PAINTINGS: “The Determined Sailor” and the Art of Perseverance

Determined Sailor036

Richard Bledsoe “The Determined Sailor” oil on canvas 48″ x 36″

circa 2006

I must admit, there was a point I didn’t keep very good records. So I find myself uncertain of the exact timing of a certain troubled interlude in my life. The best I can reckon it, it probably ran from about 2004 to 2005.

I graduated with my BFA in painting from Virginia Commonwealth University in 1993. In all the years since, I’ve never stopped painting; but during this dark period, my production slowed to a crawl. I had become fascinated with working on wood panels, a  rigid, unyielding surface to paint on. When things were clicking I had made some really inspired pieces in this format, but during this ebb of my artistic energy I couldn’t overcome the resistance of the medium, and even worse, the resistance in my spirit.

I made some truly terrible paintings during this period. If I get really brave some day, I will post those incompetent, blighted images. There are a lot of unfinished panels, and even the ones I called completed are in no way resolved. I haven’t gotten rid of them. They live in my garage now, safely out of sight.

But worst of all, the visions ceased. The basis of my art, the fully formed pictures that come out of nowhere, the profoundly meaningful images that are revealed to me in unexpected flashes, stopped appearing. It was like losing the key to Wonderland.

It could have been the end of my art. Things were really that bleak and frustrating. But it’s not the way I chose to approach life, to be a passive recipient, battered by forces out of my control.  Once I saw the real jeopardy I was in, I took action.

I decided no more wood panels. I went back to first principles, and constructed a canvas  in the same format I had been taught in my first semester of Beginning Painting, back in 1991: a wooden frame 3 feet by 4 feet, the canvas stretched by hand, and stapled, and gessoed.

For the image I also reached back to an earlier time. I remembered an idle doodle I had once drawn in ballpoint pen on the back of a flier, during a dull afternoon of gallery watching many years before. That was the icon I needed now.

The result of this effort at renewal became the painting “The Determined Sailor.” This was how I felt then. There’s also some Popeye in there, and some Winslow Homer. So much gets poured into each painting, it’s impossible to summarize all the inferences and connotations.

The example of this sailor I summoned worked. I found my way back into my art. In time the visions began to creep up on me again. Now the problem I have is I have too many ideas, which is a great problem for an artist to have.

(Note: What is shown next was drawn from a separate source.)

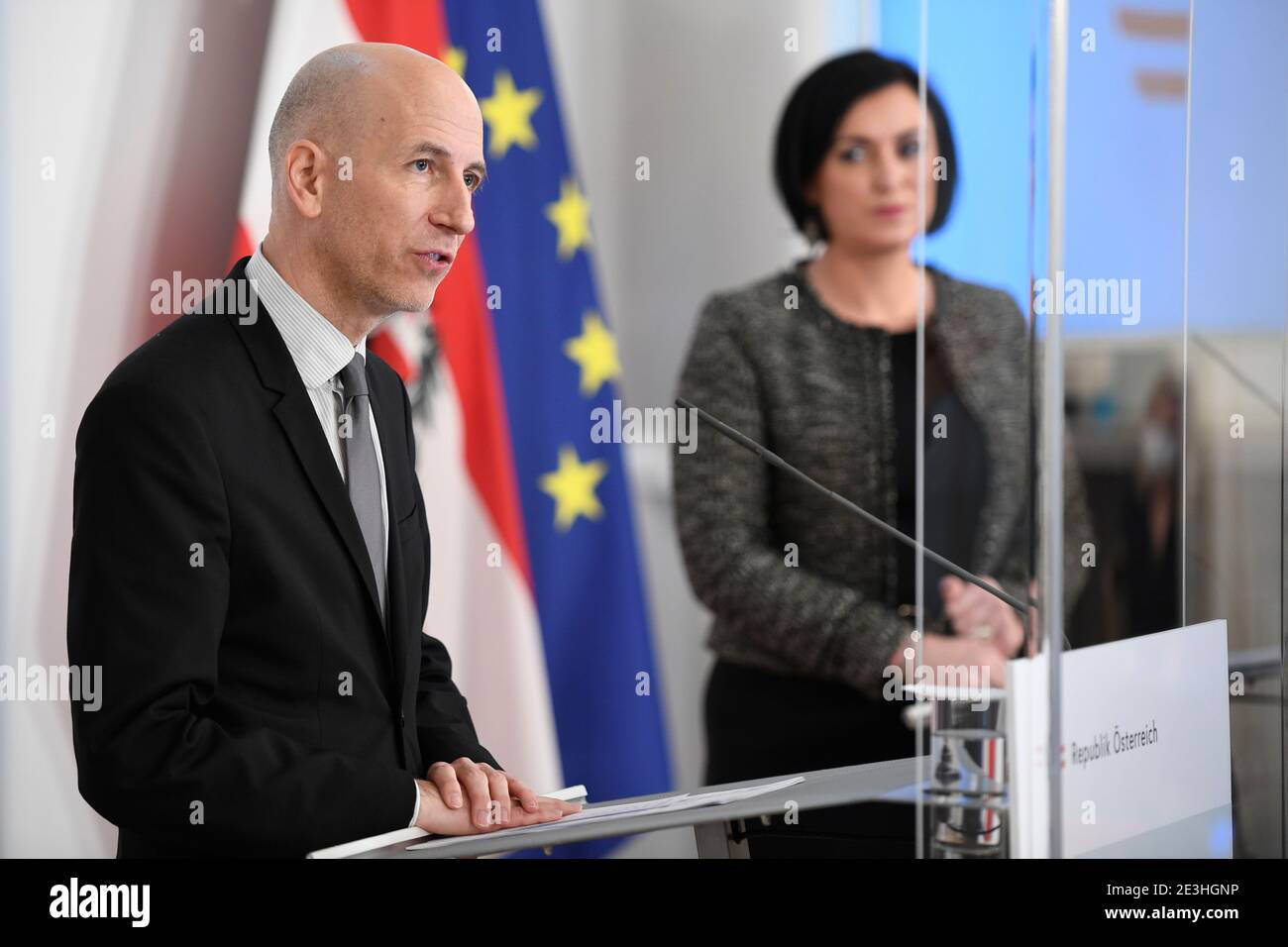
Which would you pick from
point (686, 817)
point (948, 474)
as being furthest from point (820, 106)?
point (686, 817)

That was probably about 10 years ago. For several of those years the painting hung in my studio, but ultimately it sold. A lady who had overcome some major difficulties in her own life saw the image online, and was so taken with it she made it her computer screen saver.

Naturally her husband sought me out, and bought it as a surprise for her.

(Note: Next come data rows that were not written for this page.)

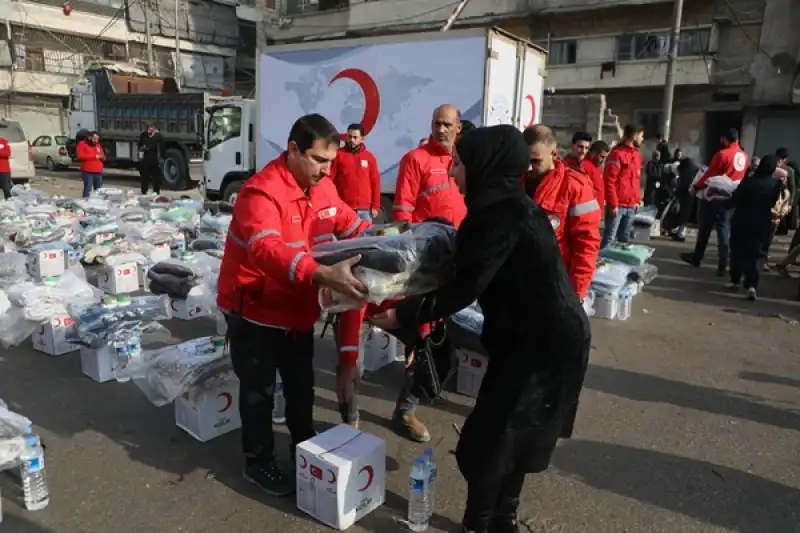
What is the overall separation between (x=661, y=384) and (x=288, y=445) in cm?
299

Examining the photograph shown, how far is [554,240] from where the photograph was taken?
214cm

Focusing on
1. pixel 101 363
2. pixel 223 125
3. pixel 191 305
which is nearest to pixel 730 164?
pixel 191 305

I miss the painting, but the way it found a new home and family remains one of the most touching experiences of my art career.

“A true art is the visible manifestation, evidence and facilitator of the soul’s journey. Spiritual art does not mean the painting of Madonnas or Buddhas. Spiritual art is the painting of things that touch the soul of the artist. Spiritual art does not often look very spiritual, it looks like everything else because spirituality includes everything.”

-The Remodernism Manifesto

 

 

24 thoughts on “PAINTINGS: “The Determined Sailor” and the Art of Perseverance

  1. I enjoyed reading your story which has some resonances, and I liked the picture with its references. It is delightfully naive which is fun, and at the same time carries a real message. Thankyou for sharing .

  2. Thanks! It’s true, I think it was the beginning of my mature style …which continues to mature. Still so much to learn about painting, even after doing it for 25 years.

  3. thank you for stopping by hole on the whackywhackyway and liking one of my paintings – it’s much appreciated. I enjoyed reading this post of yours.

  4. Thank you for this post. I loved hearing the story behind the painting, and your comments about the spiritual aspect of art put into words a feelings I’ve been trying to express. I enjoyed the post and will be following your blog.

  5. Hey man. Just a note on your WordPress theme. Can you add a “search” feature and/or an archive. I was looking for something you wrote, and all I could do is scroll down and scroll down. I’m pretty sure your them will allow both those features, so we can navigate your page easier. It can probably be tucked into your “menu”, which is what I did. Just a thought.

  6. Hi Eric, on my page when I look at it, on the right hand side, I have Top posts, Category cloud, Recent posts, a search field (it’s just an unlabelled box that can be typed in) and archives all listed out. Could it be the device you are using doesn’t show that sidebar? I’m no computer genius so don’t know how these things work. But thank you for the suggestion, I definitely want the site to be user friendly. I’ll do some research into it, thanks again!

  7. I’m looking at it on my lap-top with a large monitor attached. I see a menu on top, but it only has two subcategories: “home” and “about”.

    Oh, now the right sidebar suddenly appeared. It wasn’t there last night. If I zoom in it disappears, but I’m not sure if that was the reason, because you have to zoom in quite a bit before it disappears.

    Anyway, it’s back, and with it the search and archives and all.